Text to read:
Government worldwide have embraced the goal of switching to 100 percent carbon-neutral energy by 2050. In Canada, a number of cities have now unveiled their own plans to match, and 18.9 percent of Canadian energy is now renewably sourced. The tide is turning on green energy, leaving businesses to determine when it will be in their best interest to switch over themselves.
The high up-front costs of replacing old energy infrastructure with environmentally friendly alternatives, as well as the relatively low cost of oil, has kept most businesses from making the leap. Traditionally, switching to green energy cost shareholders, and cut into the business’ bottom line. Plummeting renewable energy prices, government incentives, and consumer demand for environmentally responsible businesses may have now changed this equation, however.
The Canadian government is making it a good time to go green
Going green isn’t exclusively about switching away from fossil fuels; it’s about generally reducing environmental impacts, and reducing the country’s carbon footprint. Currently, the government is offering significant support to businesses that will help the country to meet its future carbon emission goals. That includes financial assistance, workshops, and other support for industrial facilities seeking to reduce their carbon footprint.
Several provinces also offer financial incentives to fund free lighting and clean energy upgrades for businesses of any industry. There are also significant grants available for businesses looking to mitigate or reverse environmental damage, to improve water quality, and to support innovators in green energy and clean transportation technologies.

Goal 1:
Count the lines of the records below that contain the string "JSON", and reply with only that number.

Material provided:
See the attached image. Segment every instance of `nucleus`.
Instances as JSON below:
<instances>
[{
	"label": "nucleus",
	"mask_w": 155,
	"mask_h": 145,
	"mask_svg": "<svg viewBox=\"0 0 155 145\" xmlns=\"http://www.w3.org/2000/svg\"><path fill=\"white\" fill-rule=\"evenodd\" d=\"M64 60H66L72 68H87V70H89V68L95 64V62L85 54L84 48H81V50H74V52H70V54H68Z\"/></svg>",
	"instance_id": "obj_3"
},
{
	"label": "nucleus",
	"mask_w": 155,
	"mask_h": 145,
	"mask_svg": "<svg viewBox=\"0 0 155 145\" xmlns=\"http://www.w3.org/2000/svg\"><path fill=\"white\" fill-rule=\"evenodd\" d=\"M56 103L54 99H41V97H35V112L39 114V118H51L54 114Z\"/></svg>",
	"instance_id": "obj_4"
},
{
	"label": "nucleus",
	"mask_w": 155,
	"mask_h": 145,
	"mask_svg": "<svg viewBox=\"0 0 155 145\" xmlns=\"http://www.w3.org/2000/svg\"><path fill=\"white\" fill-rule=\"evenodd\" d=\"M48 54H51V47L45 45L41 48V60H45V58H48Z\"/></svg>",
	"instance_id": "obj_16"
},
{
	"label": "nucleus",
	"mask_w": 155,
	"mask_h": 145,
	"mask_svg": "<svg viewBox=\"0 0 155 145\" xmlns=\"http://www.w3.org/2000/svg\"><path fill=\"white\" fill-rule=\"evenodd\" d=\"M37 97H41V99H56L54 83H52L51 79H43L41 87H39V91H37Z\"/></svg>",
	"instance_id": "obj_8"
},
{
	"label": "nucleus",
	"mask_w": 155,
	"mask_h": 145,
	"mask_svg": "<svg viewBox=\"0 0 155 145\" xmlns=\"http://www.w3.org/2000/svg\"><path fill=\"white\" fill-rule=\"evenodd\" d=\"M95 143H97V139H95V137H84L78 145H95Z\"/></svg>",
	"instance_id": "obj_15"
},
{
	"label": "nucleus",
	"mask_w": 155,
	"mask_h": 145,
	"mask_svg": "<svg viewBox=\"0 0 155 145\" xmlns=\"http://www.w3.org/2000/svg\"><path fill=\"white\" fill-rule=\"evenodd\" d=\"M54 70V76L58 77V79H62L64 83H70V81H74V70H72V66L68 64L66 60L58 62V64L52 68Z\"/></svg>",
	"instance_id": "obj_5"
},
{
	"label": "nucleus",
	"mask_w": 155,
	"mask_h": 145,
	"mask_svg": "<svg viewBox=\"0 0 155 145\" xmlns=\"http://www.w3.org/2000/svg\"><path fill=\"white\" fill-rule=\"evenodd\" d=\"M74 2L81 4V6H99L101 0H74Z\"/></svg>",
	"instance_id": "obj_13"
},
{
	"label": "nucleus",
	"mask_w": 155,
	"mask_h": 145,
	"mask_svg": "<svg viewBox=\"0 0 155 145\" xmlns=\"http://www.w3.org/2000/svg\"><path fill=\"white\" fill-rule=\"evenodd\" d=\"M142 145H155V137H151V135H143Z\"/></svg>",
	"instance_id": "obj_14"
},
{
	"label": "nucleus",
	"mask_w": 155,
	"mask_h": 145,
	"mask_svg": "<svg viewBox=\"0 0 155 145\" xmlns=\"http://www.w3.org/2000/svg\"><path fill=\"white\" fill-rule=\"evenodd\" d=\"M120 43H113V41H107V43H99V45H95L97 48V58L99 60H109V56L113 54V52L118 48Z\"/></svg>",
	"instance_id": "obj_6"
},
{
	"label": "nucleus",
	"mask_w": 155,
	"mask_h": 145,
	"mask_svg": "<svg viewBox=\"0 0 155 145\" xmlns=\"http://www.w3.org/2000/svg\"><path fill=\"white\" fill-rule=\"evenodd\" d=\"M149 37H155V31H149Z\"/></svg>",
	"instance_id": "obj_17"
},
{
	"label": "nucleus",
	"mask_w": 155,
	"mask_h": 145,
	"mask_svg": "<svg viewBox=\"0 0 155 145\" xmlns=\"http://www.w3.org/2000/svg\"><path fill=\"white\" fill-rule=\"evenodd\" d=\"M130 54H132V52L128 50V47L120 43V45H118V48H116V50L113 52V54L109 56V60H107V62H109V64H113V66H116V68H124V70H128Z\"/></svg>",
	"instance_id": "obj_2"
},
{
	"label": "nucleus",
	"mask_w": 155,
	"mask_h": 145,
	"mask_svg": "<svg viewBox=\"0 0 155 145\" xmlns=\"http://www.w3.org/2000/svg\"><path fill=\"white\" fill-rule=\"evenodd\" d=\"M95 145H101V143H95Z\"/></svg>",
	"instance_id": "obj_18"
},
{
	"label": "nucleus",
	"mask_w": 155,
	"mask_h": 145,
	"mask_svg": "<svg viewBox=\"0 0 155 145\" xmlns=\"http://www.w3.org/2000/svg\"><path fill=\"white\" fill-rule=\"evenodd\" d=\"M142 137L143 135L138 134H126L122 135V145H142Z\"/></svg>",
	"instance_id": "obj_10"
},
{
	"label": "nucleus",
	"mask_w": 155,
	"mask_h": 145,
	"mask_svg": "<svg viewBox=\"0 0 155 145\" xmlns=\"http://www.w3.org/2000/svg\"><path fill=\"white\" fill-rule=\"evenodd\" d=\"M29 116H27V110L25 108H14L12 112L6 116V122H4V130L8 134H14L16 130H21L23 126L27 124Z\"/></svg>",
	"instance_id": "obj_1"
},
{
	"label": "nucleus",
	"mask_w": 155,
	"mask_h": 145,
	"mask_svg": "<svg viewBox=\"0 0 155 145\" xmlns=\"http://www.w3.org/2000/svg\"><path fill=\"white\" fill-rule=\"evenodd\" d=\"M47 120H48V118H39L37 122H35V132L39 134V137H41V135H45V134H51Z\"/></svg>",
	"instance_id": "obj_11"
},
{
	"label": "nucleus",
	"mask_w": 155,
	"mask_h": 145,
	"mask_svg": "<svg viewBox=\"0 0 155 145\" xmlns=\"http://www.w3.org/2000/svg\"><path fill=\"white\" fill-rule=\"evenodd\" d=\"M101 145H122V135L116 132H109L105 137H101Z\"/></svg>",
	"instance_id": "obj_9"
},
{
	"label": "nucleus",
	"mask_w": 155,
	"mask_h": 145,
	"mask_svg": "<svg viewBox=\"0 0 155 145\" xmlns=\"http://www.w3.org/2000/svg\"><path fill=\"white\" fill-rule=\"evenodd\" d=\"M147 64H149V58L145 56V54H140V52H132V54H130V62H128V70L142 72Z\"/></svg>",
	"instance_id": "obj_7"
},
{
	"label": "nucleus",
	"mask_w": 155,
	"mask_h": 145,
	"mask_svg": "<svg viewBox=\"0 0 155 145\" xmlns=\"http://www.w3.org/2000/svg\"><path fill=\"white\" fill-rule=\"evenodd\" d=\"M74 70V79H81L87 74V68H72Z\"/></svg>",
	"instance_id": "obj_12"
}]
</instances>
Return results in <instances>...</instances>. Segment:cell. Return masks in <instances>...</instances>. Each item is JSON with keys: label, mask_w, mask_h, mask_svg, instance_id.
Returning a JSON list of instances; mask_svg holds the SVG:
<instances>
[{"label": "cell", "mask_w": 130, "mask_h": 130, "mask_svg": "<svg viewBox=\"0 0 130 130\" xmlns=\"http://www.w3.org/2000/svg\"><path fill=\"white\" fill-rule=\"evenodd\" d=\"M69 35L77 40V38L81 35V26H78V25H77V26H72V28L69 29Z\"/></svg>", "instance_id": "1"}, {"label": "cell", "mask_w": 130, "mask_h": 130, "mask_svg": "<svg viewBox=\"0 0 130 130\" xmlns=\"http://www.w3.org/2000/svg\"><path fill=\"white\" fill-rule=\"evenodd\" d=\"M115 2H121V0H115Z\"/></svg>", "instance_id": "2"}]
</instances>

Goal 2:
Reproduce the green energy text from "The high up-front" to "this equation, however.".

Exercise response 1:
3

Exercise response 2:
The high up-front costs of replacing old energy infrastructure with environmentally friendly alternatives, as well as the relatively low cost of oil, has kept most businesses from making the leap. Traditionally, switching to green energy cost shareholders, and cut into the business’ bottom line. Plummeting renewable energy prices, government incentives, and consumer demand for environmentally responsible businesses may have now changed this equation, however.